**EXERCISE**
Omit every picture and return the rest of the data unaltered.
***** MATERIAL FOR THIS EXERCISE *****
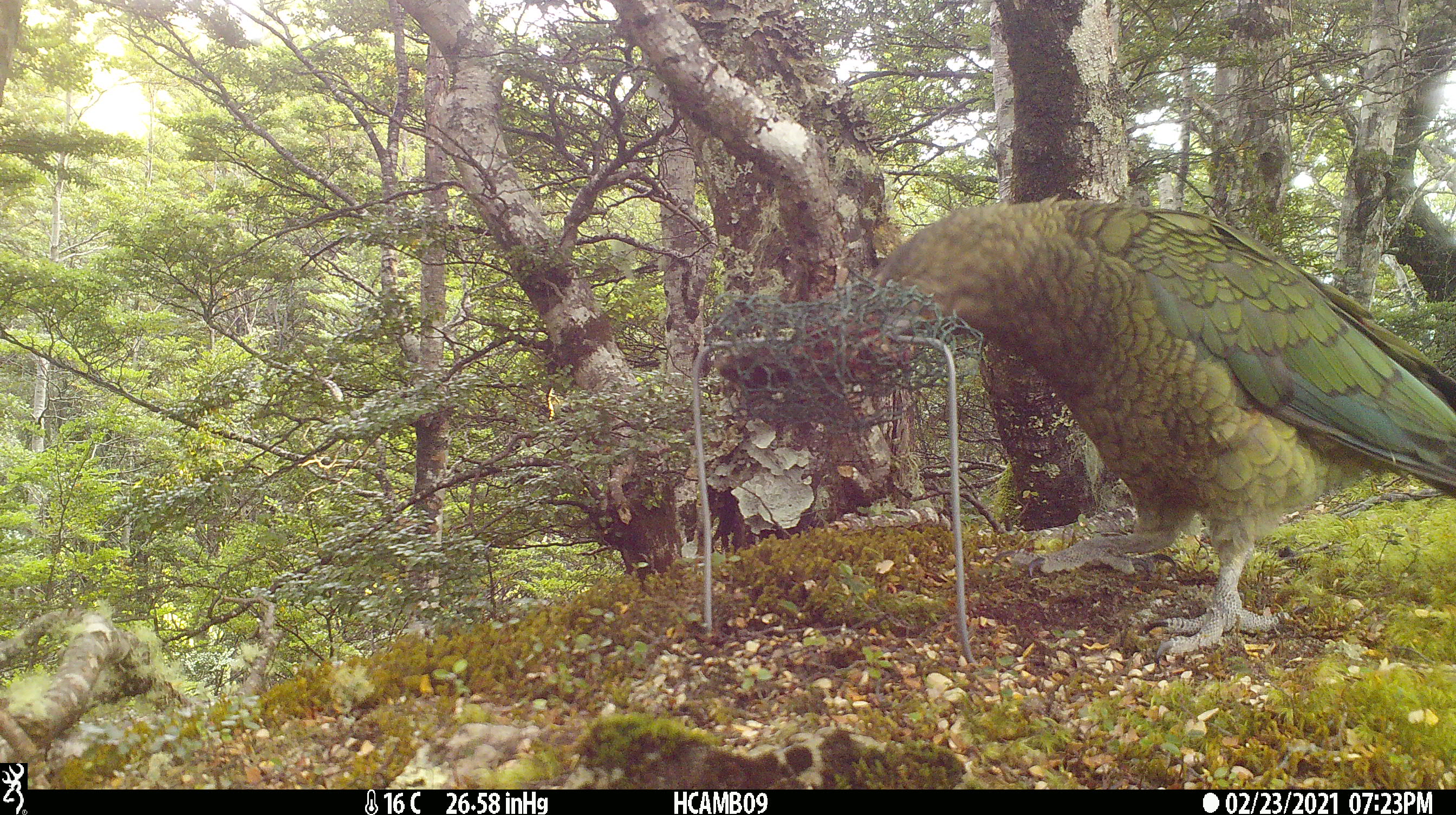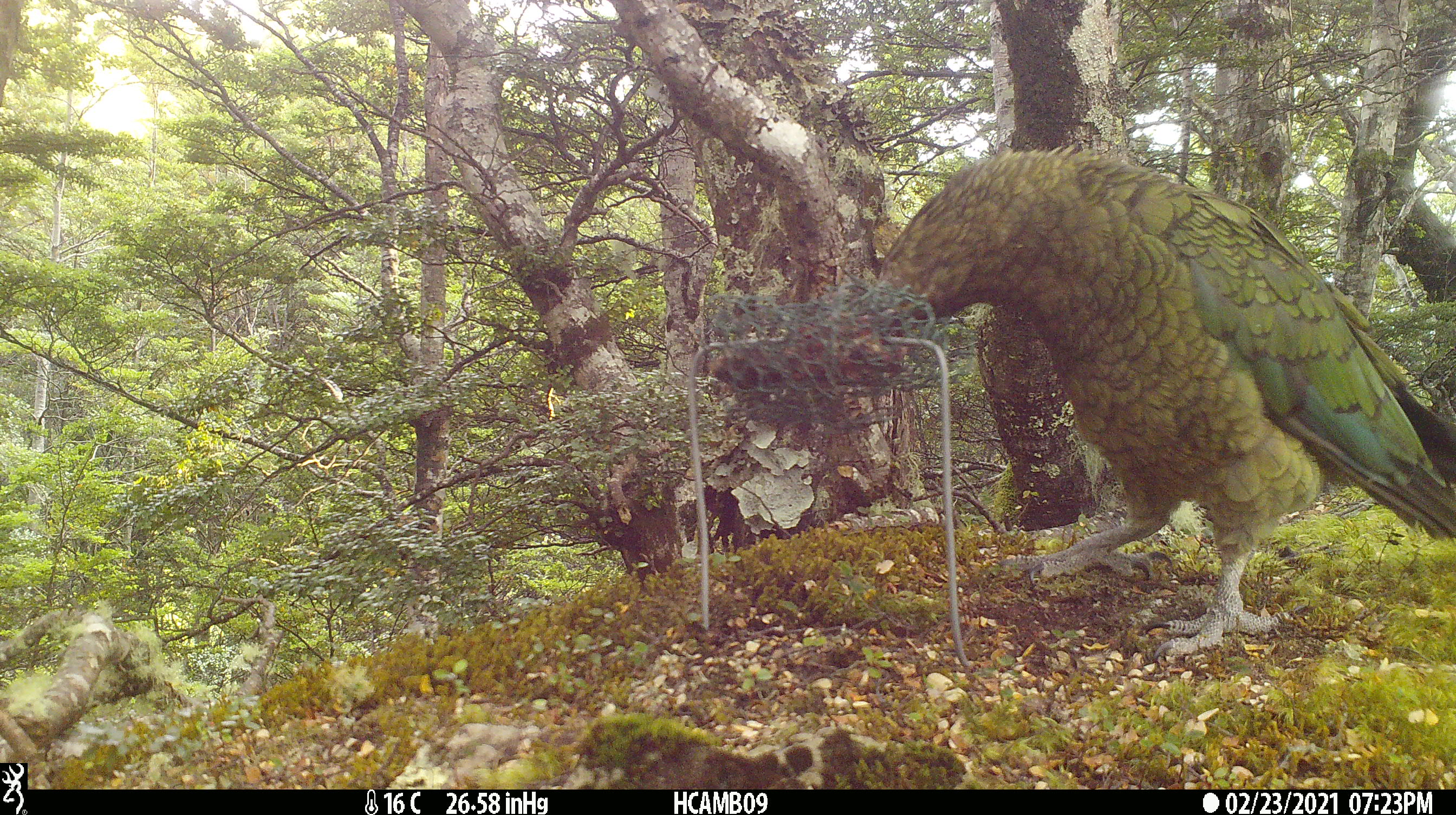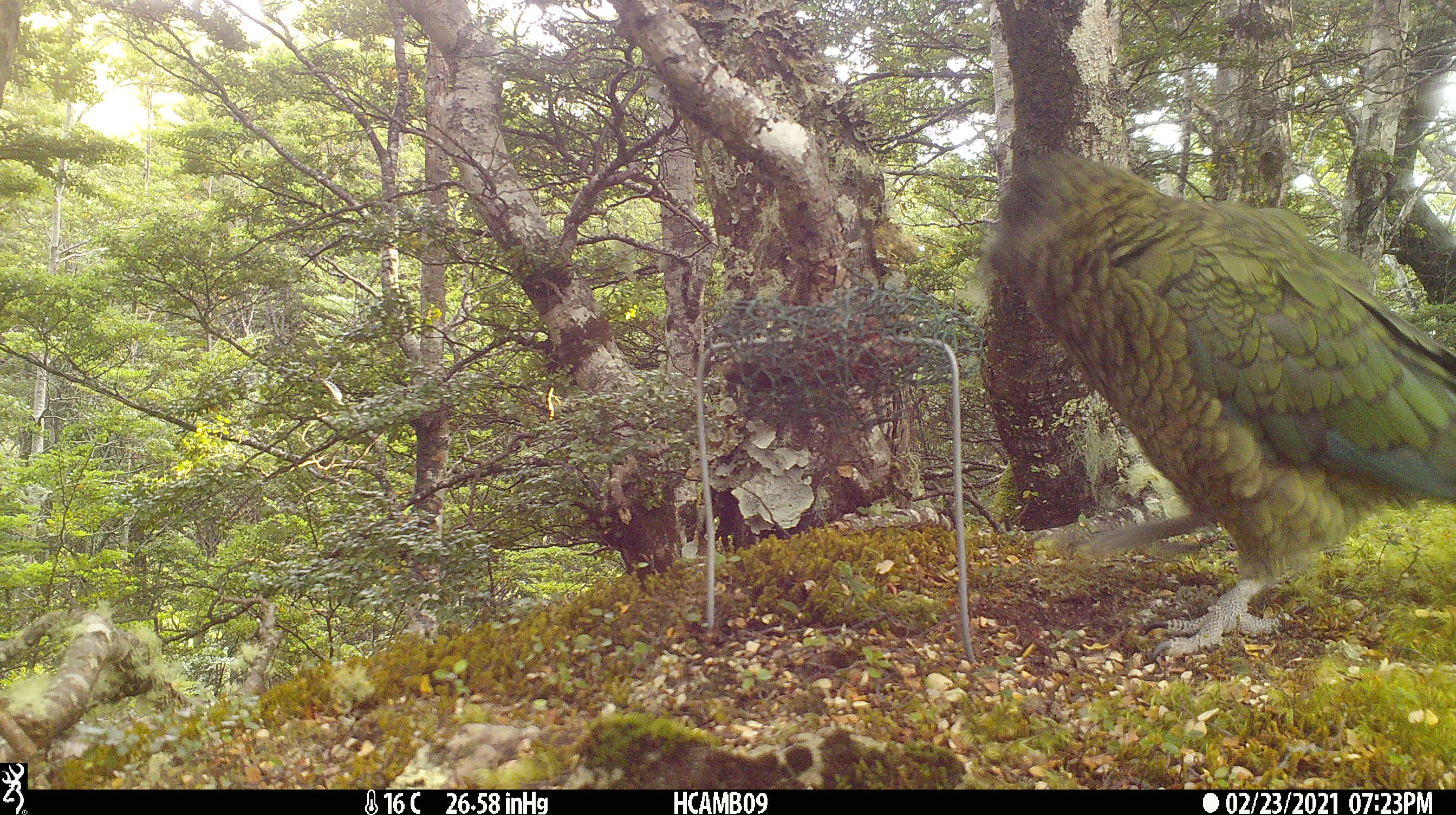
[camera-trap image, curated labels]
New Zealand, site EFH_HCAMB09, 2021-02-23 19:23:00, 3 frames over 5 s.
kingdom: Animalia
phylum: Chordata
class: Aves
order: Psittaciformes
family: Strigopidae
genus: Nestor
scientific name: Nestor notabilis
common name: kea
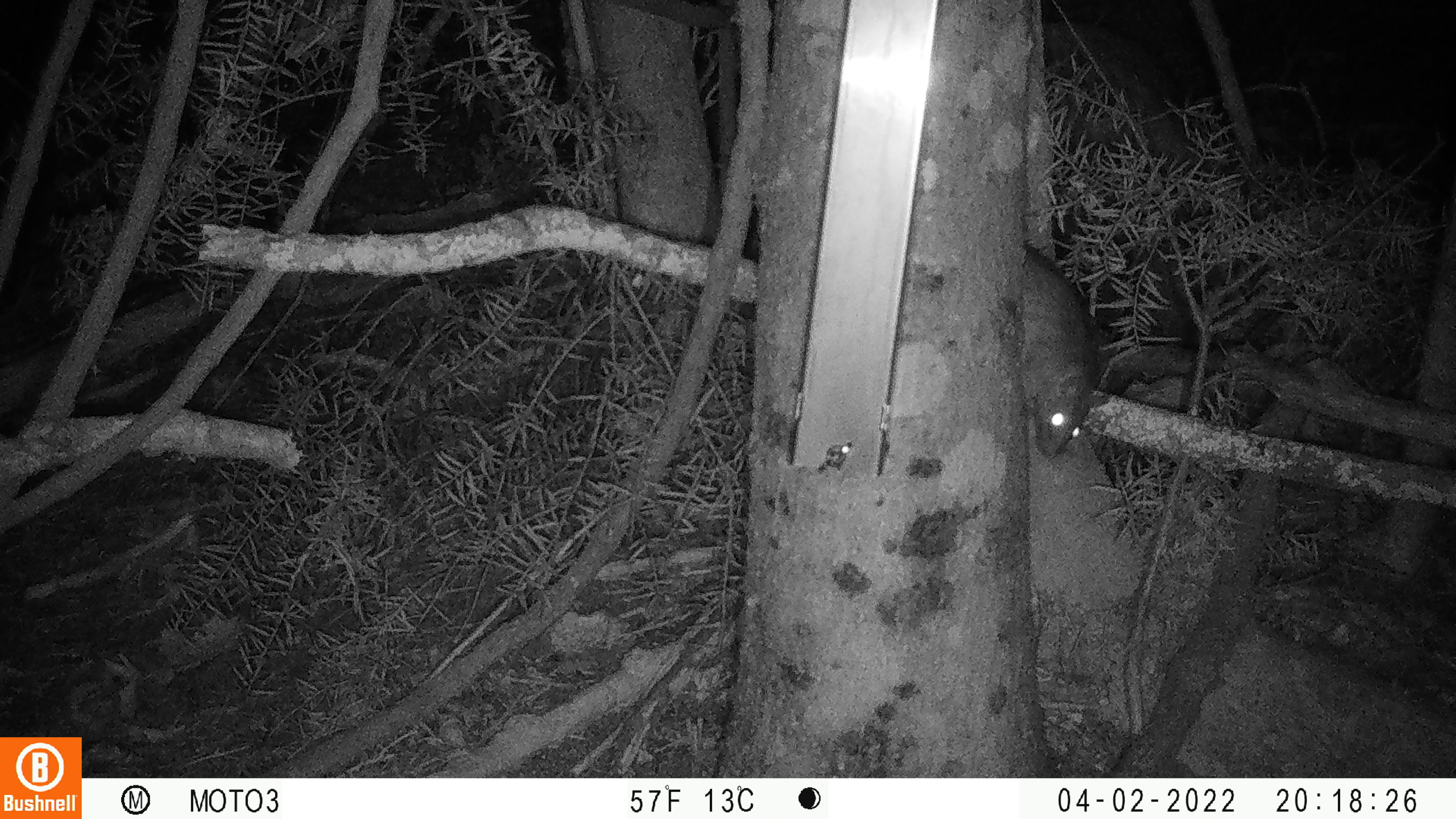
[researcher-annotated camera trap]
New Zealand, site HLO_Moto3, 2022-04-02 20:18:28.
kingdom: Animalia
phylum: Chordata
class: Mammalia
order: Rodentia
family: Muridae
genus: Rattus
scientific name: Rattus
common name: rat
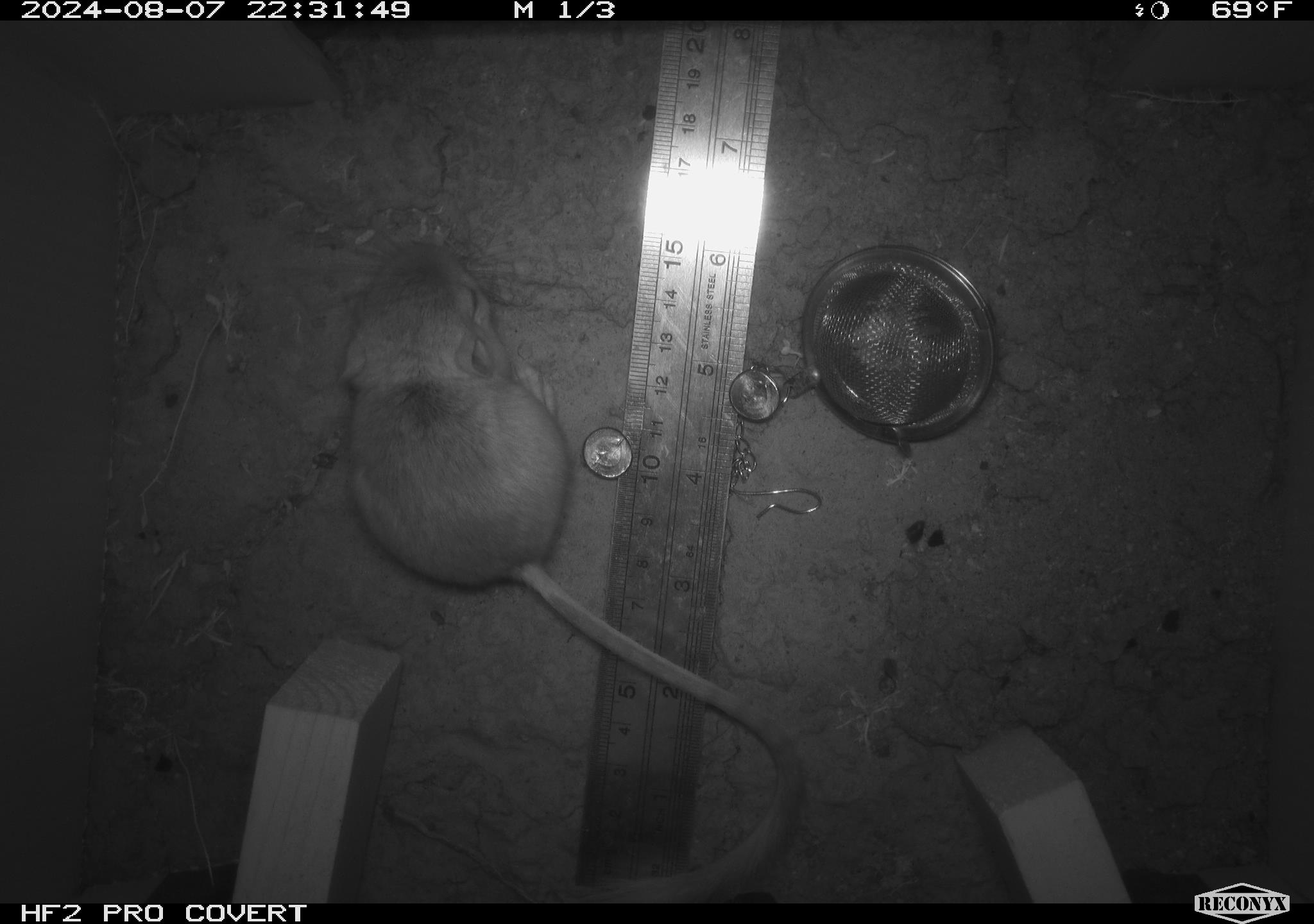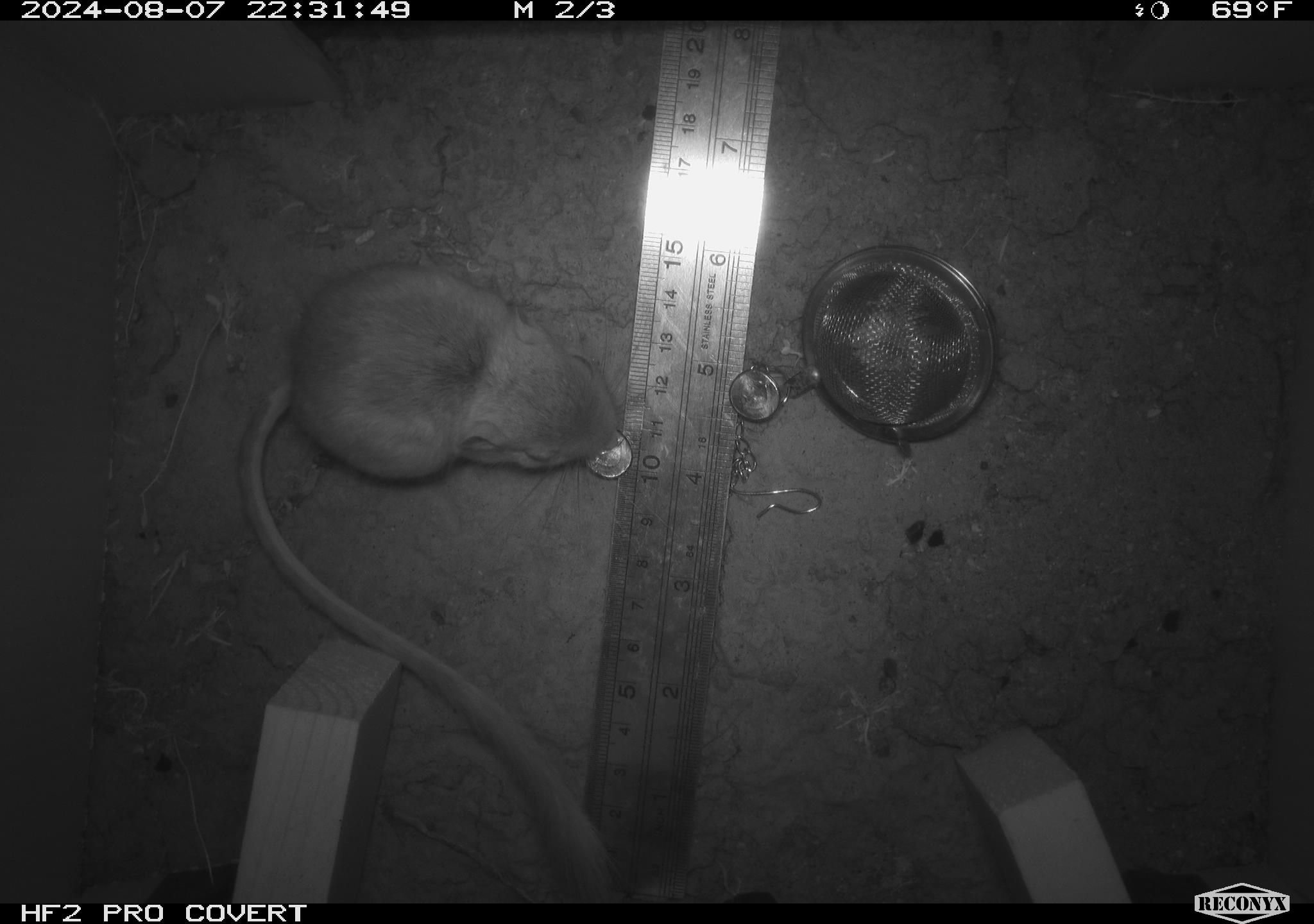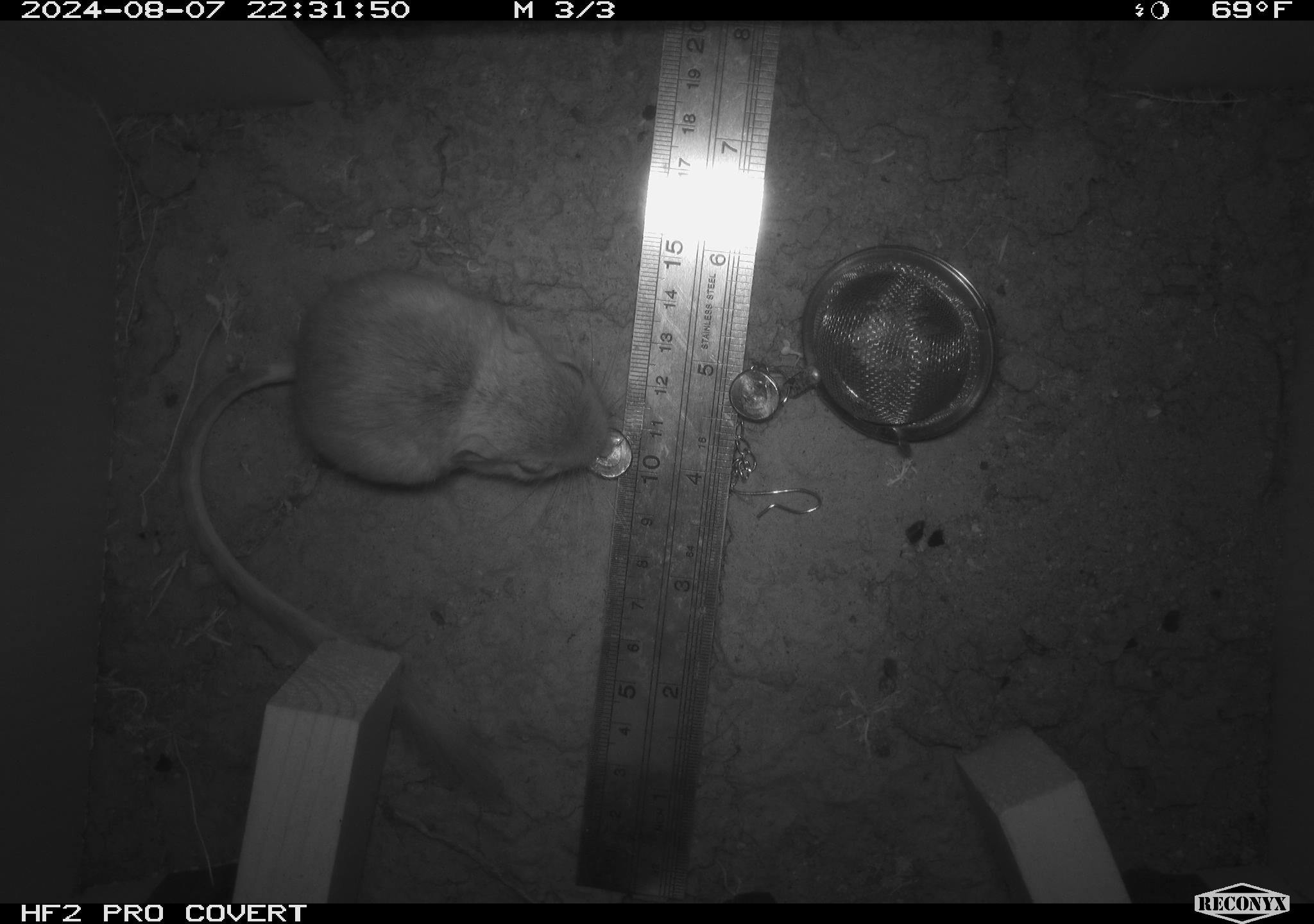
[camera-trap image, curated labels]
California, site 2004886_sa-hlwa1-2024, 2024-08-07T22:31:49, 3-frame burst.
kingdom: Animalia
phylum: Chordata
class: Mammalia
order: Rodentia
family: Heteromyidae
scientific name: Heteromyidae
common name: kangaroo rats and pocket mice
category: heteromyidae family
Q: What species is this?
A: Heteromyidae family (kangaroo rats and pocket mice) (Heteromyidae).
*****
**RESULT OF THE TASK**
[camera-trap image, curated labels]
New Zealand, site EFH_HCAMB09, 2021-02-23 19:23:00, 3 frames over 5 s.
kingdom: Animalia
phylum: Chordata
class: Aves
order: Psittaciformes
family: Strigopidae
genus: Nestor
scientific name: Nestor notabilis
common name: kea
[researcher-annotated camera trap]
New Zealand, site HLO_Moto3, 2022-04-02 20:18:28.
kingdom: Animalia
phylum: Chordata
class: Mammalia
order: Rodentia
family: Muridae
genus: Rattus
scientific name: Rattus
common name: rat
[camera-trap image, curated labels]
California, site 2004886_sa-hlwa1-2024, 2024-08-07T22:31:49, 3-frame burst.
kingdom: Animalia
phylum: Chordata
class: Mammalia
order: Rodentia
family: Heteromyidae
scientific name: Heteromyidae
common name: kangaroo rats and pocket mice
category: heteromyidae family
Q: What species is this?
A: Heteromyidae family (kangaroo rats and pocket mice) (Heteromyidae).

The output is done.